Vaias a Mustrangi e seu governo
Recém-chegados em passeata, centenas de servidores que se aglomeravam em frente à Prefeitura deram uma estrondosa vaia a Paulo Mustrangi e seu secretariado ao serem informados, pelos próprios membros do movimento unificado, da suspensão das negociações. “Prefeito Mustrangi, o senhor tem até as 18h desta quinta-feira para refletir e atender às reivindicações que apresentamos na semana passada. Pense bem. O senhor será responsabilizado pelos problemas nos serviços públicos da cidade”, disse, no carro de som, uma servidora que não se identificou.
Aos gritos de ‘greve’, ‘greve’, a categoria reafirmou a presença de todos na assembleia de hoje, no Petropolitano, sinalizando que retomará a paralisação por tempo indeterminado caso Mustrangi insista nas propostas rebaixadas.
Os servidores continuam em estado de greve. Além do reajuste salarial e condições dignas de trabalho, as categorias querem planos de carreira implantados a partir de uma discussão com todos os trabalhadores, e não imposta ‘de cima para baixo’. Ao encerrarem a manifestação em frente à Prefeitura, os trabalhadores cantaram as palavras de ordem ‘‘a greve continua, prefeito a culpa é sua’, mostrando sua indignação com o não atendimento de sua pauta.

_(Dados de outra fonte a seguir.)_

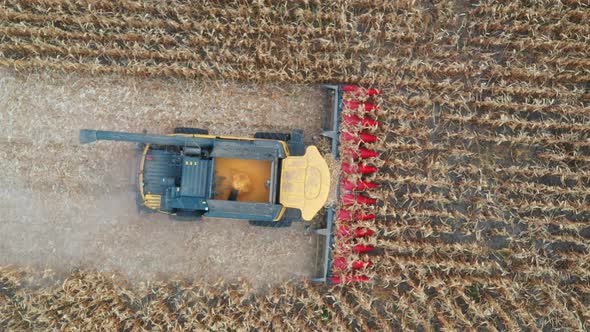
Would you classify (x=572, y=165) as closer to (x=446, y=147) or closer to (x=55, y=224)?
(x=446, y=147)

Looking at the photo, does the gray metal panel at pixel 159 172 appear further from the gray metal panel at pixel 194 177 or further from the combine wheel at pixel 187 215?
the combine wheel at pixel 187 215

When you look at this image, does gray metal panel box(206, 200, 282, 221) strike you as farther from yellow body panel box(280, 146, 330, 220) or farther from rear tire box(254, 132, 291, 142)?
rear tire box(254, 132, 291, 142)

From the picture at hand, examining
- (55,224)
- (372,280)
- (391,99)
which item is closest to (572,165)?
(391,99)

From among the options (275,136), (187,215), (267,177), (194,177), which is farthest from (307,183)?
(187,215)

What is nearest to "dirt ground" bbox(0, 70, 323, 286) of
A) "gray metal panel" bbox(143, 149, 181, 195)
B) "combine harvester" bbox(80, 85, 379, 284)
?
"combine harvester" bbox(80, 85, 379, 284)

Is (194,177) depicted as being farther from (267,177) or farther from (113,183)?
(113,183)

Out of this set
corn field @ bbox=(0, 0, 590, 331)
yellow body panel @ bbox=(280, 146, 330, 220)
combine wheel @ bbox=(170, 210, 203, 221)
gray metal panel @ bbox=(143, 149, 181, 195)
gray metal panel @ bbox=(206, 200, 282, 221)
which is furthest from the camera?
corn field @ bbox=(0, 0, 590, 331)

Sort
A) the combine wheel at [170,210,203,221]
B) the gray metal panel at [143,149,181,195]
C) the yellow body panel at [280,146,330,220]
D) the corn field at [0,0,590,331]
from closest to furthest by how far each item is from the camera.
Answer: the yellow body panel at [280,146,330,220], the gray metal panel at [143,149,181,195], the combine wheel at [170,210,203,221], the corn field at [0,0,590,331]

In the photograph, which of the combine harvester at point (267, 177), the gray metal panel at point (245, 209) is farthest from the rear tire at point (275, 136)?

Entrega da gestão do Alcides Carneiro é denunciada
Durante a passeata de ontem, Esther Mendonça denunciou o convênio firmado pela prefeitura de Petrópolis, na gestão anterior, que entregou a gestão do Hospital Alcides Carneiro (unidade pública municipalizada) à Faculdade de Medicina de Petrópolis e Faculdade Arthur Sá Earp Neto (FMP/FASE), que, segundo ela, constituem uma Organização Social (OS) de caráter privado. “Ninguém conhece esse contrato de gestão e a população não tem controle sobre os atendimentos feitos ali. A entrega do Alcides Carneiro é parte da privatização da saúde, um convênio que consome R$ 1,2 milhão de reais ao mês. O prefeito Mustrangi diz que não tem dinheiro para o nosso reajuste, mas como paga àquela instituição privada para administrar um hospital público ?”, questiona ela, que também critica as relações trabalhistas adotadas no convênio. “Hoje somente 20% dos servidores do Alcides Carneiro são estatutários, que ganham R$ 418,00 de salário-base, enquanto os contratados recebem mais de mil reais. Queremos saber por que essa diferença de tratamento”.
Servidores criticaram a não criação, na Câmara Municipal, de uma CPI (Comissão Parlamentar de Inquérito) para investigar o convênio que entregou o Alcides Carneiro à FMP-FASE.